» ABOUT THIS EXERCISE:
Copy each line below exactly and leave the pictures out.

» STORED DATA:
<<<<

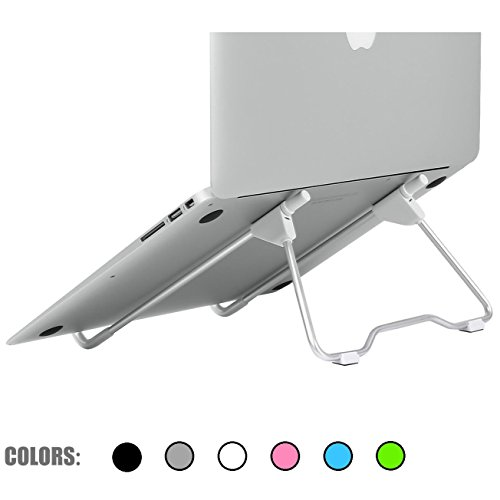 SACVON Laptop Stand,Foldable,Portable,Stable,Adjustable Height Width & Angle,for Laptop/MacBook/Notebook/ipad/Light Weight Folding Aluminum Stand-White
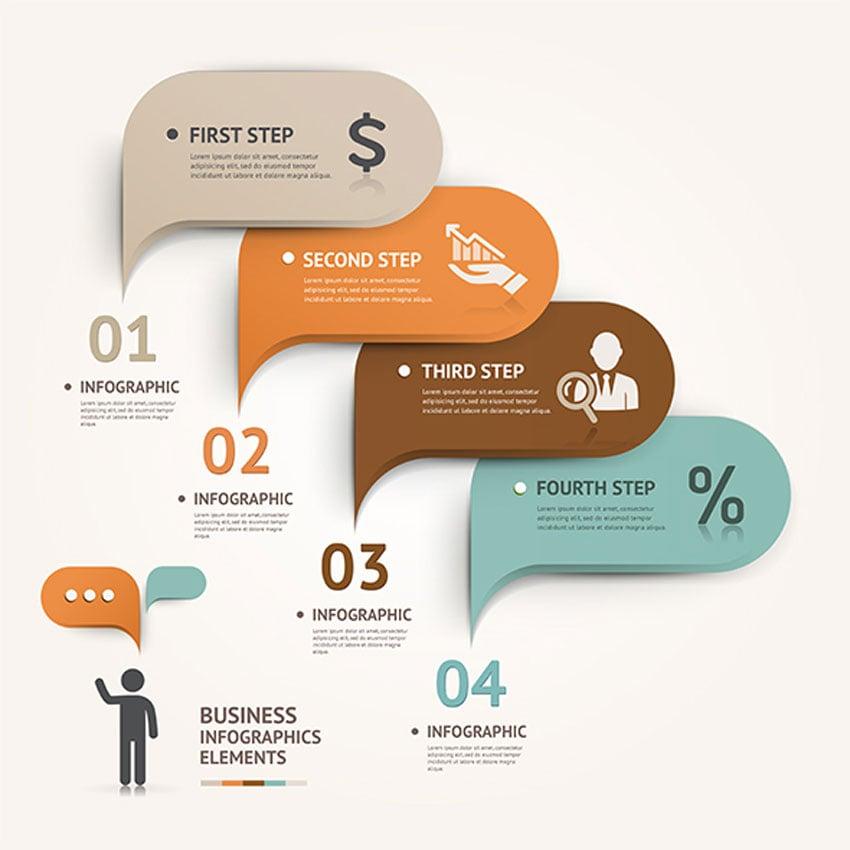 Modern Speech Bubble Infographic Template
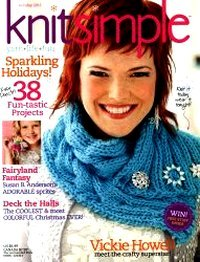 Журнал - Knit Simple - Holiday 2011
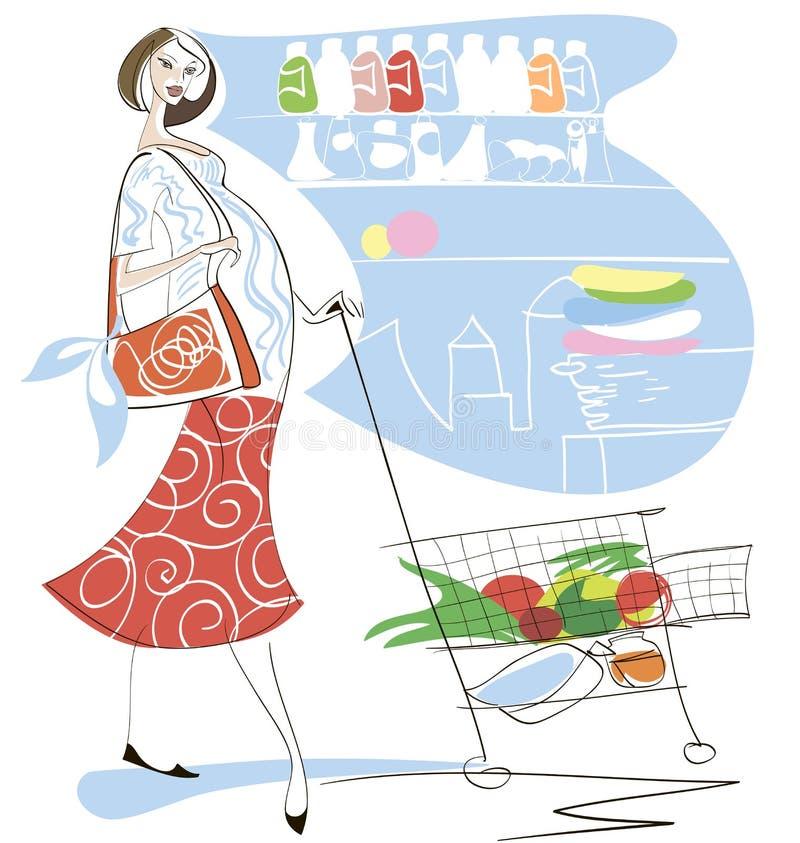 怀孕的超级市场妇女 向量例证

>>>>

» SOLVED PROBLEM:
 SACVON Laptop Stand,Foldable,Portable,Stable,Adjustable Height Width & Angle,for Laptop/MacBook/Notebook/ipad/Light Weight Folding Aluminum Stand-White
 Modern Speech Bubble Infographic Template
 Журнал - Knit Simple - Holiday 2011
 怀孕的超级市场妇女 向量例证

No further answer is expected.